Vinci A9168Ivy Academic Hall Expansion |
Worksite context at most common building locations is important for several basic reasons, but it is absolutely paramount in a major campus environment. The main reason: traffic.
Worksite context helps your audience self-orient, eliminating much of the orientation discussion from your presentation so you can focus on more important things. Context is more relevant when construction involves adjacent existing improvements, such as expansions, additions, tie-ins, or close approaches. The items around your worksite are even more important, but require less detail when construction will alter traffic patterns, or where you'll need to help people find their way due to a temporary or permanent change in the usual traffic pattern.
A large healthcare, industrial, commercial, or academic campus features stakeholders frequently travelling between facilities in a multitude of destinations and paths. This academic campus is vast, with a high student population and a great deal of destinations connected by pedestrian paths. A main campus road channels public transportation, delivery traffic, and through traffic right next to the worksite. The work will definitely affect normal transit in this area.

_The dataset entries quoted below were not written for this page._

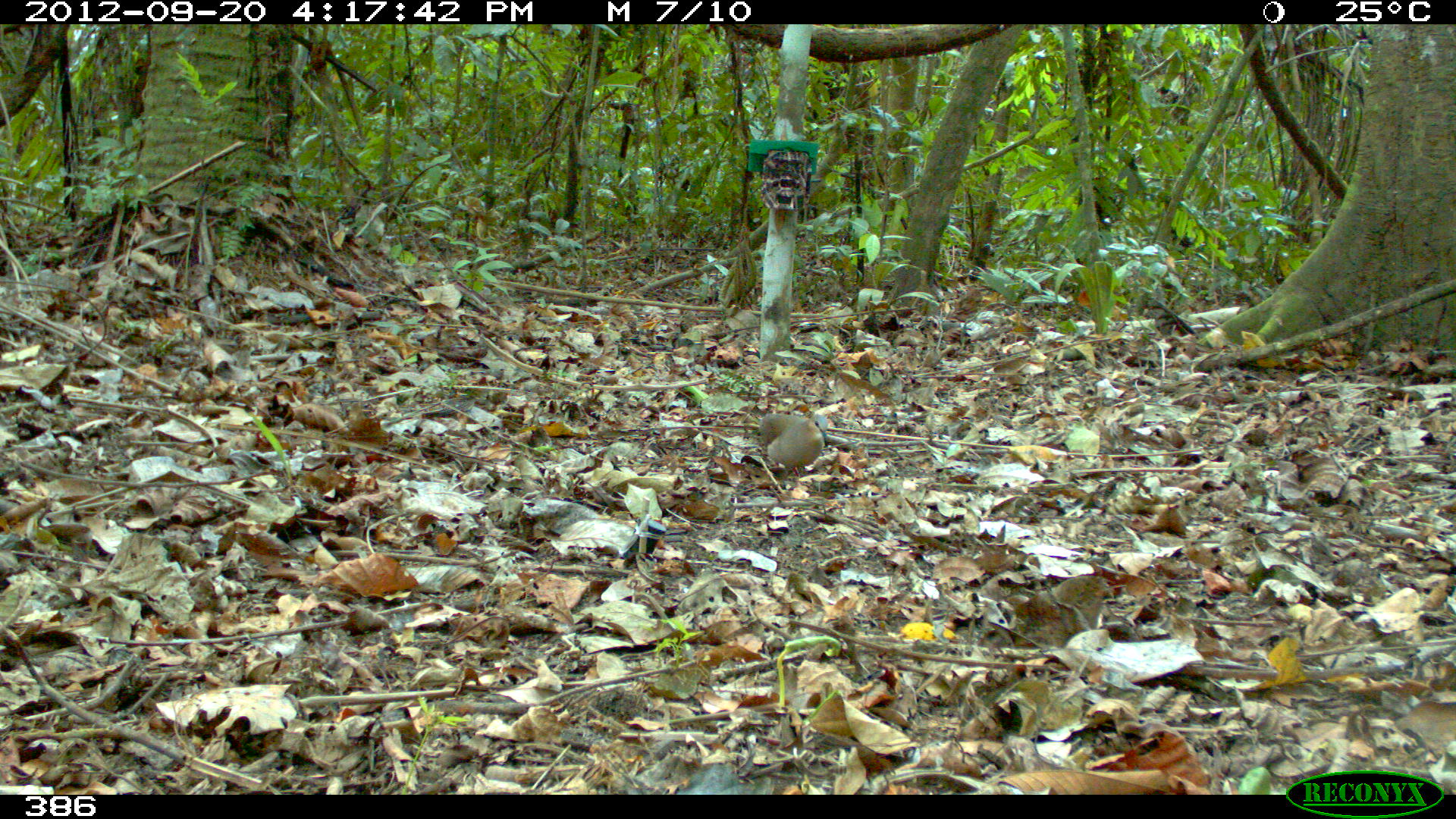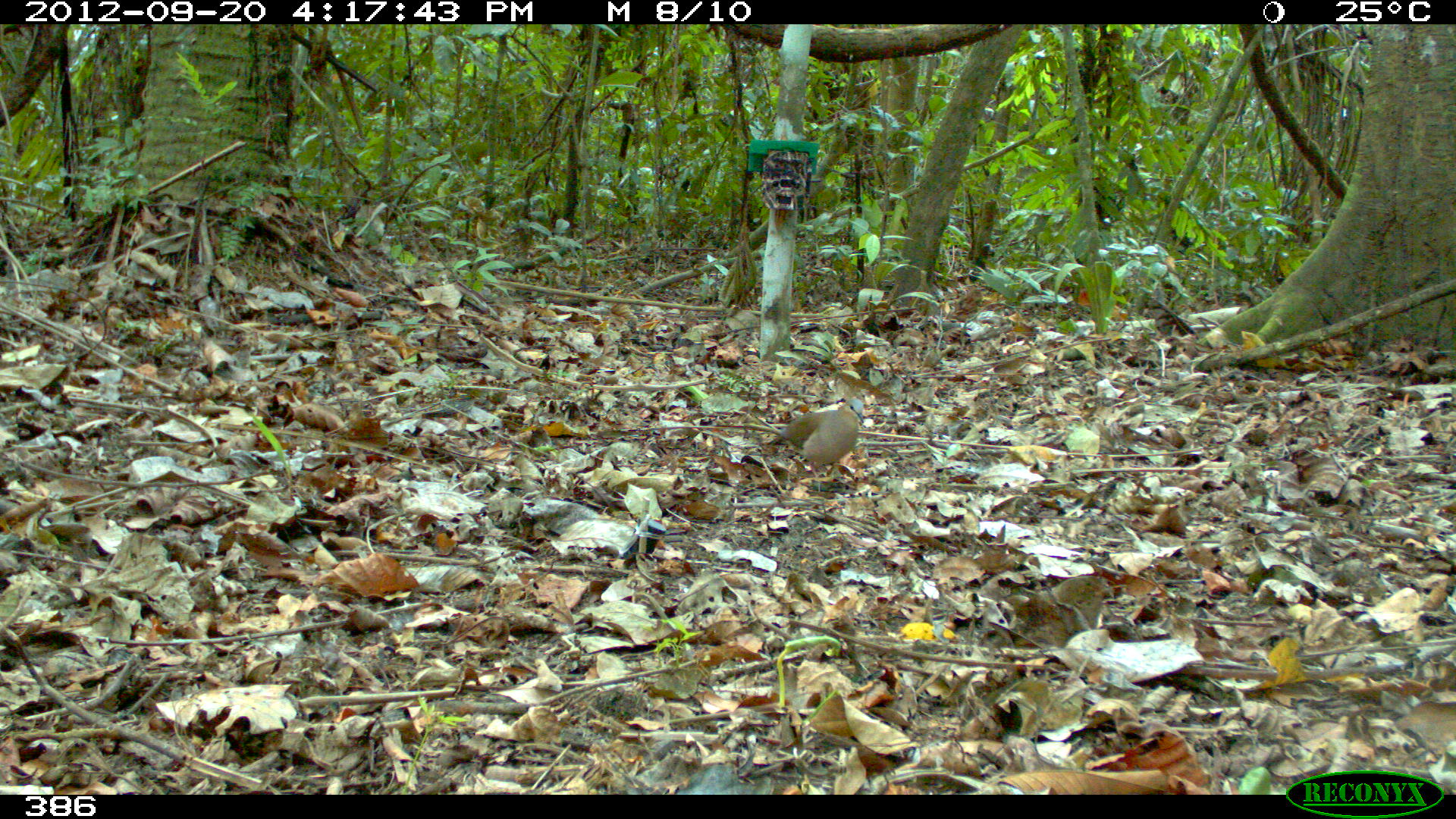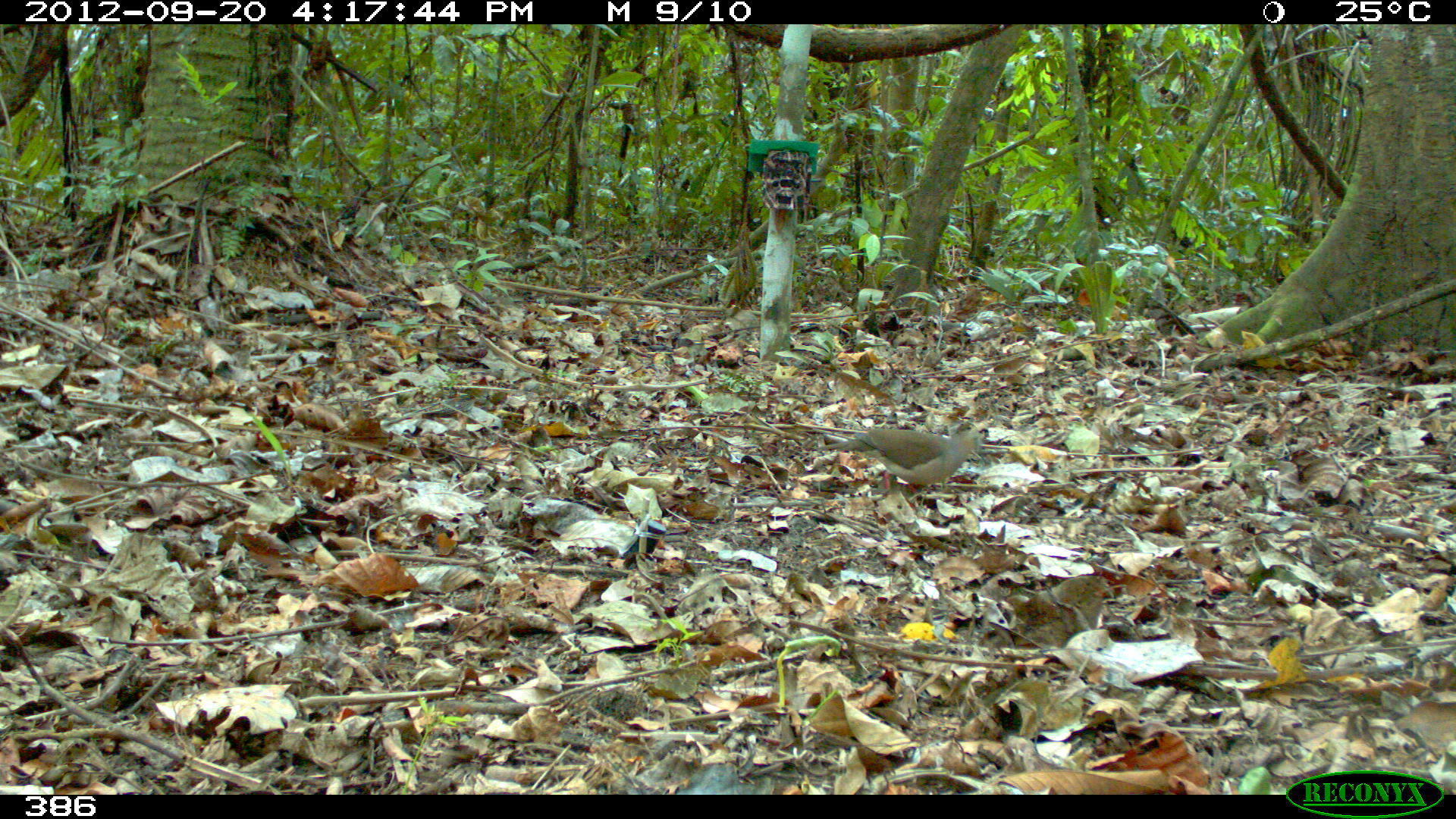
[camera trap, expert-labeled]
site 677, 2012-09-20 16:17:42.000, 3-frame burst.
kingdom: Animalia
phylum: Chordata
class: Aves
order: Columbiformes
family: Columbidae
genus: Leptotila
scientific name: Leptotila rufaxilla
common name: gray-fronted dove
Leptotila rufaxilla (gray-fronted dove).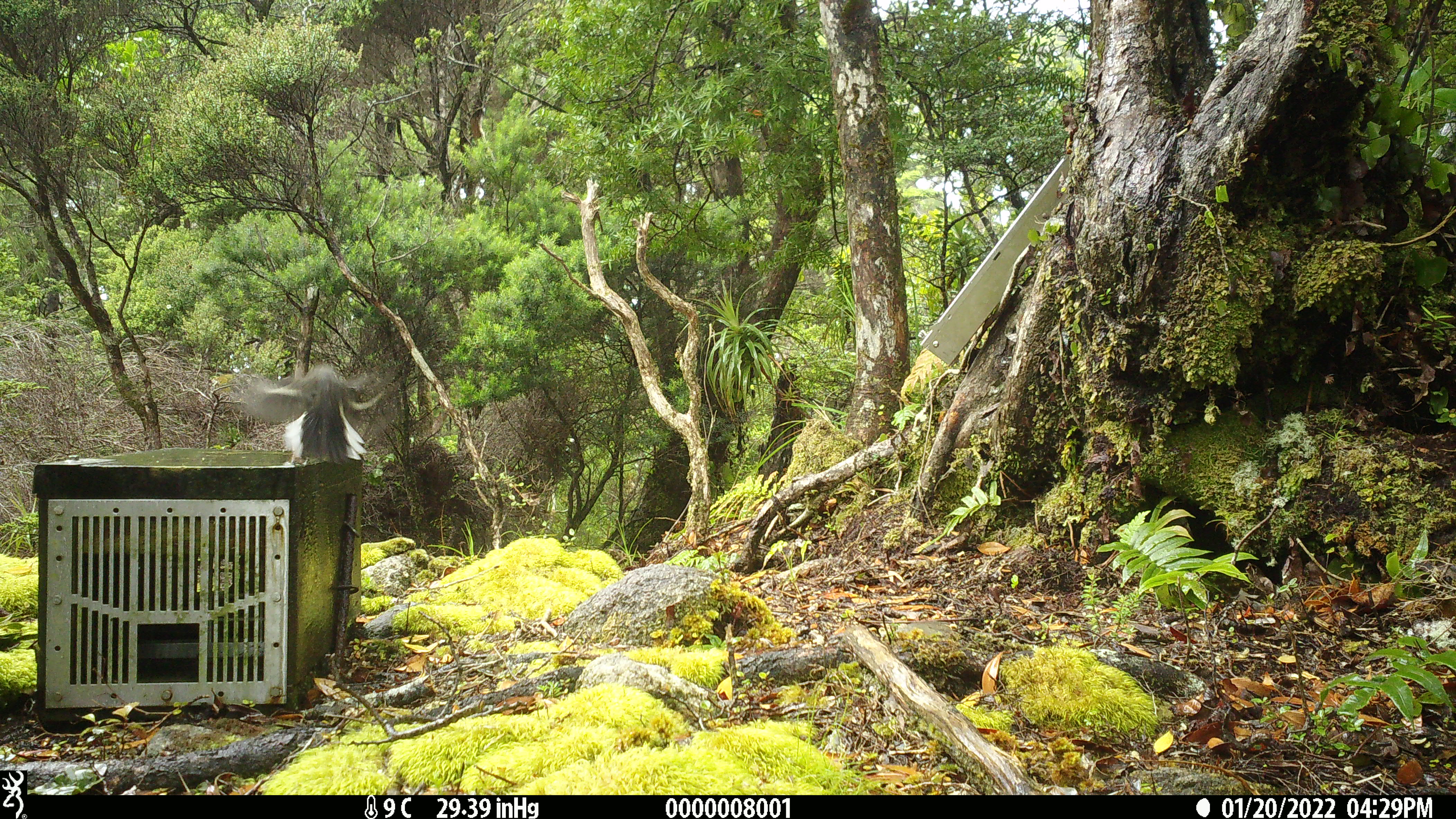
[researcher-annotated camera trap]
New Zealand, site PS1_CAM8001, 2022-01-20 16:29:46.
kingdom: Animalia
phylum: Chordata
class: Aves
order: Passeriformes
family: Petroicidae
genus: Petroica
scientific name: Petroica macrocephala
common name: tomtit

Attention to worksite context can enhance a construction strategy by helping it factor in pedestrian and vehicular traffic experiences. This project provided a traffic channelization routing and signage plan; we can show how this plan works in the specific context of our particular strategy. We can also cover instances of pedestrian transit from any direction. Such visualization can be presented to user groups for awareness during construction.
A good construction strategy on a busy campus does not ignore worksite context.
This page last modified Friday 27 September 2013.